Exercise brief:
Rewrite the listing below with "nearest" changed to "closest" and everything else unchanged. Leave the pictures out.

━━━━

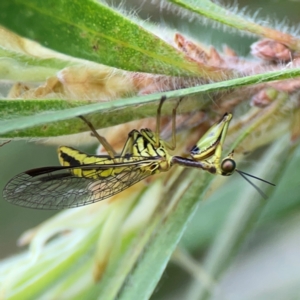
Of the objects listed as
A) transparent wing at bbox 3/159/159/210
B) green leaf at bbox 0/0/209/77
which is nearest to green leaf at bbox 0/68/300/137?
green leaf at bbox 0/0/209/77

━━━━

Complete answer:
Of the objects listed as
A) transparent wing at bbox 3/159/159/210
B) green leaf at bbox 0/0/209/77
which is closest to green leaf at bbox 0/68/300/137?
green leaf at bbox 0/0/209/77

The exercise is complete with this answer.